AUSZUG →
==========

Handhabung des Gesetzes zur Haftungsfreistellung der Kommunen von der Staatshaftung bei investitionsfördernden Entscheidungen
vom 25. August 1992
(ABl./92, [Nr. 70], S.1283)
1. Allgemeine Hinweise
Bei der Stellung eines Antrages auf Haftungsfreistellung sind zwei rechtliche Beziehungen zu unterscheiden.
Rechtsverhältnis 1 (Haftungsverhältnis, Staatshaftungsanspruch)
Verhältnis 1 ist das Verhältnis zwischen der natürlichen oder juristischen Person, die gegenüber der Kommune einen Schadenersatzanspruch wegen einer fehlerhaften investitionsfördernden Entscheidung geltend macht.
Zuständiges Gericht für die Geltendmachung der Ansprüche nach Art. 34 GG i. V. m. § 839 BGB (Amtshaftungsanspruch) oder § 1 i. V. m. § 6a Staatshaftungsgesetz (Staatshaftungsanspruch) ist gemäß Anlage I Kapitel III Sachgebiet A Abschnitt III Nr. 1 Buchstabe e des Einigungsvertrages das örtlich zuständige Kreisgericht. Zwischen Amtshaftungsanspruch und Staatshaftungsanspruch besteht nach gegenwärtiger Rechtslage Anspruchskonkurrenz; als nur auf die Rechtswidrigkeit abstellende Haftungsnorm unterliegt der Staatshaftungsanspruch geringeren Anforderungen als der auf Verschulden beruhende Amtshaftungsanspruch.
Rechtsverhältnis 2 (Haftungsfreistellungsverhältnis, Haftungsfreistellungs- und Erstattungsanspruch)

==========

AUFLISTUNG →
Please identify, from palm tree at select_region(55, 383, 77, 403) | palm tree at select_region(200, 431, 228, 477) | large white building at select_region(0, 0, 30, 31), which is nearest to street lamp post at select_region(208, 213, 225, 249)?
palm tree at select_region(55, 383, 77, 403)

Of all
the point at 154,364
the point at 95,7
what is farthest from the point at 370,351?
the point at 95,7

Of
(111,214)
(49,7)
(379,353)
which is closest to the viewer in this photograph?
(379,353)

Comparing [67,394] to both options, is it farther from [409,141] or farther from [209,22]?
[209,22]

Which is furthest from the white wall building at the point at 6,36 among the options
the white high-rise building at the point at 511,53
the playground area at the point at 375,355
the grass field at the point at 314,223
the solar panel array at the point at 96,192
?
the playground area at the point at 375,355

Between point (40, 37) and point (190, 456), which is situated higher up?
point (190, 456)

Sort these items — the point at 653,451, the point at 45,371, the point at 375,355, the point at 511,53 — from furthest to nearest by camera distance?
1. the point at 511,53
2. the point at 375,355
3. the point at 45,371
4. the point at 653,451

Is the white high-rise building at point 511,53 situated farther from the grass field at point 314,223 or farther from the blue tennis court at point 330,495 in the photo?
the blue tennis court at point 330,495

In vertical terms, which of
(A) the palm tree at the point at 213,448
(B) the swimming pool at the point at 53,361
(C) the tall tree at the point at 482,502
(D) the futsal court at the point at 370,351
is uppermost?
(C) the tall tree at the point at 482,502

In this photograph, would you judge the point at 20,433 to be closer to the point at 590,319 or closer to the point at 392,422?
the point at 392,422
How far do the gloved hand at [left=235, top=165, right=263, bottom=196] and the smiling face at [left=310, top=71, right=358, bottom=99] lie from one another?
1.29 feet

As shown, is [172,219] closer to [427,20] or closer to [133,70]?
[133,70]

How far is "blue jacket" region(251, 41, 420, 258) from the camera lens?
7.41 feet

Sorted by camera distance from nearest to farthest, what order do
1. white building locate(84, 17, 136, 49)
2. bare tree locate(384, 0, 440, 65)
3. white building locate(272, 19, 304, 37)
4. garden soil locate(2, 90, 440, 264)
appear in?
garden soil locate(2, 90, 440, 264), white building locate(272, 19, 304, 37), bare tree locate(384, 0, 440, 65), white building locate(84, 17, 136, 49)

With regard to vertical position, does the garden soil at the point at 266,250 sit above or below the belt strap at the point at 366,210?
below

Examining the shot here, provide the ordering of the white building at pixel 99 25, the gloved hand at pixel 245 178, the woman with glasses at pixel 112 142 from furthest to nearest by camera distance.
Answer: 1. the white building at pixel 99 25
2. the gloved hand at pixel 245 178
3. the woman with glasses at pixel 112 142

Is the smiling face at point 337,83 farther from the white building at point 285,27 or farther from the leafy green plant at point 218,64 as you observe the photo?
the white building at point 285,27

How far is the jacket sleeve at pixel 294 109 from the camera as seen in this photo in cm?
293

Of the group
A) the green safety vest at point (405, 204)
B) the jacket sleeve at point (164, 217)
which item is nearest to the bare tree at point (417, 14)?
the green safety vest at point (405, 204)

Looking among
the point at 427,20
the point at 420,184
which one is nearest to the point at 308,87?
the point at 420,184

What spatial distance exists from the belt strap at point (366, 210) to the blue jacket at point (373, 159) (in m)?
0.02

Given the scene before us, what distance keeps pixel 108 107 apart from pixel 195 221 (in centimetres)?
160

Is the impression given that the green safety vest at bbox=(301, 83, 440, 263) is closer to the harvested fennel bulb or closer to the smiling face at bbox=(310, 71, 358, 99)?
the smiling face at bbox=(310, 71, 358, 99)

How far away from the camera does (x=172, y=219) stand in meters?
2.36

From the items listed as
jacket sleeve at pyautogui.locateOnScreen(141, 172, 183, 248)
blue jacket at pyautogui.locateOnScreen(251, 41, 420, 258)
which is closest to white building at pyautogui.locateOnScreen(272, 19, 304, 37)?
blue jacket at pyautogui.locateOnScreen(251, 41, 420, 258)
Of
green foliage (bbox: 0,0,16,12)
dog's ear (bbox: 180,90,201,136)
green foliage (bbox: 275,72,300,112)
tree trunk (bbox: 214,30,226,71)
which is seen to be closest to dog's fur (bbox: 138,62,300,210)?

==========

AUFGABEN →
a) Nenne alle Artikel und Paragraphen, die der Auszug mit Angabe des jeweiligen Gesetzes zitiert.
b) Zitiere aus dem Auszug den Abschnitt von „Handhabung des Gesetzes“ bis einschließlich „Beziehungen zu unterscheiden.“.
c) Welches Gericht ist laut Auszug für die Geltendmachung von Amtshaftungs- und Staatshaftungsansprüchen zuständig?

ANTWORTEN JE AUFGABE →
a) Art. 34 GG; § 839 BGB; § 1 Staatshaftungsgesetz; § 6a Staatshaftungsgesetz

b)
Handhabung des Gesetzes zur Haftungsfreistellung der Kommunen von der Staatshaftung bei investitionsfördernden Entscheidungen
vom 25. August 1992
(ABl./92, [Nr. 70], S.1283)
1. Allgemeine Hinweise
Bei der Stellung eines Antrages auf Haftungsfreistellung sind zwei rechtliche Beziehungen zu unterscheiden.

c) Das örtlich zuständige Kreisgericht.